To find out how the channel has achieved this success, CPH POST spoke to Christian Lund, a co-editor at the Louisiana Channel. As co-editor, Lund researches ideas and artists, conducts interviews and edits footage to produce videos for the site.
A global impact
“Recently we experienced a four-minute video with Marina Abramović and Ulay presenting their collaborative performance ’Imponderabilia’ – within three months it has become our most viewed video with more than 850,000 views,” revealed Lund.
The channel has certainly made a global impact. The more than 500 videos have been viewed in almost every country in the world.
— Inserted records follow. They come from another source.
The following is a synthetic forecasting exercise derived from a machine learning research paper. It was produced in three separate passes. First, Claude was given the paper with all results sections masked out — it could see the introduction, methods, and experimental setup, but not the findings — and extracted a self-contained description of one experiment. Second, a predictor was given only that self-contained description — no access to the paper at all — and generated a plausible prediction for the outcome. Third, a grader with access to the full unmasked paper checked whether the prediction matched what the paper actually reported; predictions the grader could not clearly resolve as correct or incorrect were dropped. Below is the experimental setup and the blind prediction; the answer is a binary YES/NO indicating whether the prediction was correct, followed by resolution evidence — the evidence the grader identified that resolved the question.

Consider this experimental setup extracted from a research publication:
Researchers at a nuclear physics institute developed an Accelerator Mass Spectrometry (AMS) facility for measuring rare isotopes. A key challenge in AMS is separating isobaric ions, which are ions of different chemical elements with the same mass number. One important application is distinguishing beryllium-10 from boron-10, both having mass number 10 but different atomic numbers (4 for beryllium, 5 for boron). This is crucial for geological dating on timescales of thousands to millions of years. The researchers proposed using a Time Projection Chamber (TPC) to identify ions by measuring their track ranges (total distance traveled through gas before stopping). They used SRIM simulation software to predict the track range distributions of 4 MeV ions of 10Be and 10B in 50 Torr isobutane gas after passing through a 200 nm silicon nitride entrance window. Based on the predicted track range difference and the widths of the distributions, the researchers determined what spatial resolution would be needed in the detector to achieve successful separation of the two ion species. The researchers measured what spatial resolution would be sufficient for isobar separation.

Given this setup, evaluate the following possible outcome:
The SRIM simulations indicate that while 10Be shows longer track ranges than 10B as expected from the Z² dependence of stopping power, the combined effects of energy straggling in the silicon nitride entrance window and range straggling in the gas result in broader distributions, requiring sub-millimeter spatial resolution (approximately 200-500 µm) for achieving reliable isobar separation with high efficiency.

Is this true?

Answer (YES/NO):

“It is very rewarding to publish videos in Humlebæk, Denmark and experience that people for instance in Berlin, London, Toronto, New York, Madrid, Rome, Buenos Aires, São Paulo, Los Angeles and Paris watch and comment [on] our videos in an appreciative way. Using today’s digital technology, we see ourselves as a new media provider – part TV station, part newspaper” says Lund.
Recipe for success
The channel’s reach extends beyond the museum’s own events and exhibitions.
A unique aspect of the Louisiana Channel is that since its founding in 2012 it has worked independently of the Louisiana Museum of Modern Art, meaning the videos on the site do not relate to the museum’s exhibitions.
Instead, the channel interviews artists visiting the museum as well as artists who do not make the trek to Humlebæk.
“You can’t tell beforehand what will be most popular. We have one hour-long videos in our top ten of most viewed videos,” said Lund.
The Louisiana Channel features videos that vary in both style and length. The style of video depends on the footage their team is able to capture with the artists, writers, and musicians they choose to spotlight.
“Their diversity is our aim, but of course the videos are made according to the people – us – making them. So you can probably sense that we are a part of a Danish tradition of ‘public service’ journalism and in addition [to] Louisiana’s tradition of presenting high quality content to a great number of museum guests – I guess that’s our recipe,” said Lund.
New website in the works
The Louisiana Channel team, which only consists of six employees in addition to freelance photographers, aims to make their video portraits eternal, so that they are just as relevant today as they are decades from now.
“We often experience that our videos are discovered anew, giving them new lives in the ever-present moment that is called the internet,” explained Lund.
Right now the Louisiana Channel team is in the process of launching a new website.
The new site will move away from the archive-like style currently used and transition the channel into a more interactive experience. The new site will have a different design aimed to create more of a community while supporting the growing number of viewers. The site is expected to launch within the next couple months.
Widely spread across platforms
In addition to launching a new site, the Louisiana Channel team also focuses on using a mix of media platforms to engage with its visitors.
“We engage with our viewers on different platforms such as our site, Vimeo and YouTube, but we use all social media platforms to communicate with and reach our viewers. Especially on YouTube we have seen a huge growth in subscribers to our channel, where 37,000 people get a notification twice a week when we publish a new video. On Facebook 60,000 people follow our updates and videos,” enthused Lund.
In order to achieve this global reach, the Louisiana Channel collaborates with major websites across the world. One such collaboration was with ArchDaily, an American site that is one of the world’s biggest sites on architecture.
Additionally, funding from Nordea-Fonder, Dreyers Fond, and Louisiana Fonden has helped the Louisiana Channel realise its ambition.